Not particularly. You can estimate the likely loss and likely gain from that utility change, as with anything. As long as you’re reasonably certain that the bottom parts of the utility function are more likely to be accessed through extortion than through other means, this is a rational thing to do. Absent a proper theory of extortion and attendant decision theory, of course.
As long as you’re reasonably certain that the bottom parts of the utility function are more likely to be accessed through extortion than through other means
THIS is the key (along with some explanation of why you think extortion is different than some other interaction with different-valued entities). It’s massively counter to my intuitions—I think bottom parts of utility functions are extremely common in natural circumstances without blaming a cause that can be reasoned or traded with.
Maybe more description of the scenario would help. Presumably there’s no infinity here—there’s a bound to the disutility (for you; presumably it’s utility for me) I can get with my fraction of the cosmos. What do you think the proper reaction of an FAI (or a human, for that matter) is, and why is it different for repeated small events than for one large event?
You can estimate the likely loss and likely gain from that utility change, as with anything.
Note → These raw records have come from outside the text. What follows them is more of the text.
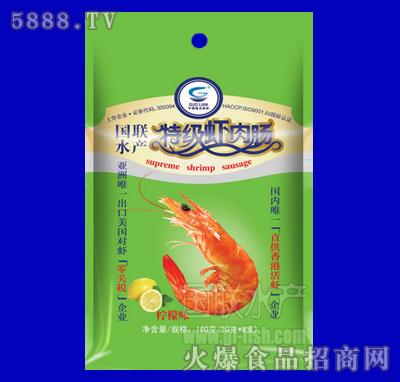 国联特级虾肉肠(柠檬味)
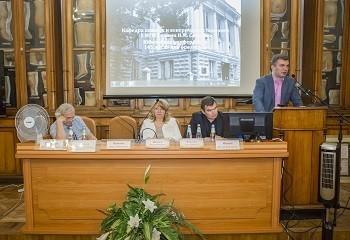 145-летие кафедры кожных и венерических болезней имени В.А. Рахманова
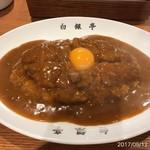 カレー専門店 白銀亭  - トンカツカレー+卵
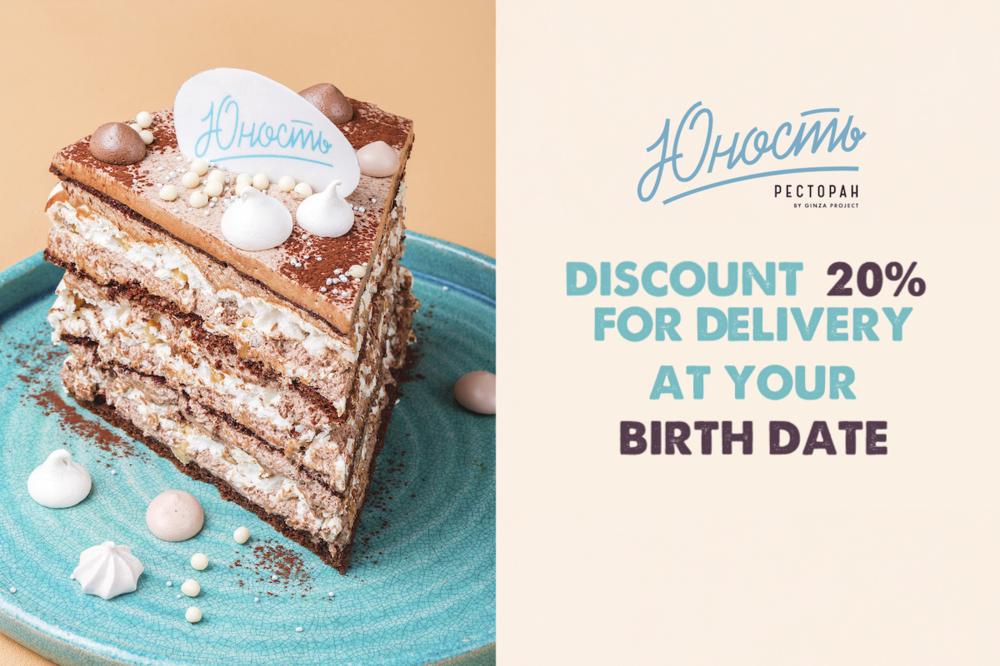 20% DISCOUNT FOR BIRTHDAYS ON BIRTHDAY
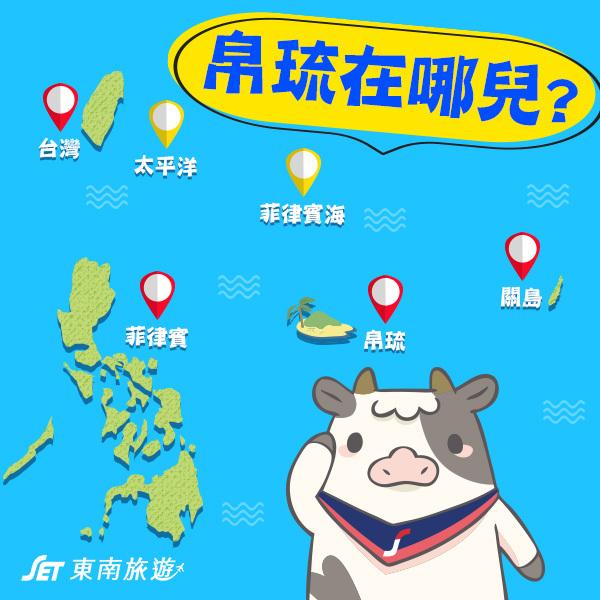 帛琉共和國,通稱帛琉Palau(又稱:帕勞),是位於西太平洋的島嶼國家,全國有約340座島嶼。位於台灣東南方,距離2,200公里左右,左臨菲律賓,右靠是關島,上方為菲律賓海。 ⚠是台灣邦交國之一👉免簽證 ⚠比台灣快1小時 | 東南旅遊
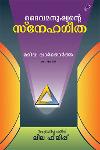 Daivamanushyante Snehageetha Vol 1 to 16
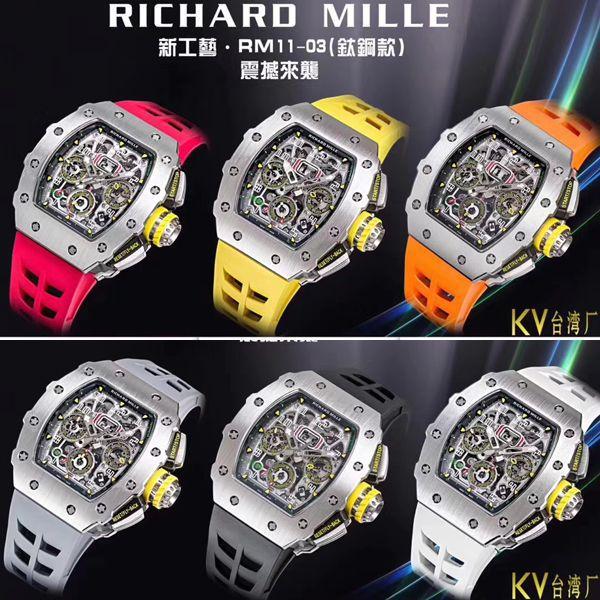 KV厂全新RICHARD MILLE复刻理查德米尔RM 11-03钛钢款腕表价格报价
You can try. Your estimate is likely to be very diffuse and uncertain—the issue is that you are trying to get a handle on the distribution tail and that is quite hard to do (see Taleb’s black swans, etc.)
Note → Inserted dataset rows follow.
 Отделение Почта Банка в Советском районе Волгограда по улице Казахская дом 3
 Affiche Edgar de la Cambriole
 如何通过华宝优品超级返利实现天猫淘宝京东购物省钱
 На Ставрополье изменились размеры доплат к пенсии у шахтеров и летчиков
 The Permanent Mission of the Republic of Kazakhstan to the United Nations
As long as you’re reasonably certain that the bottom parts of the utility function are more likely to be accessed through extortion than through other means, this is a rational thing to do
Not at all—you’re forgetting the about the magnitude of consequences.
Let’s say you have a blackmailer who wants a pony and she has the capability to meddle with your AI’s sensors. Lo and behold, she walks up to the AI and says “I want a pony! Look, there is a large incoming asteroid on a collision course with Earth. Gimme a pony and I’ll tell you if it’s real”.
Ah, says you the designer. I estimate that the blackmailer is bluffing in 99% of the cases. That “bottom part of the utility function” (aka The Sweet Meteor Of Death) is much more likely to be accessed through extortion, a hundred times more likely, in fact.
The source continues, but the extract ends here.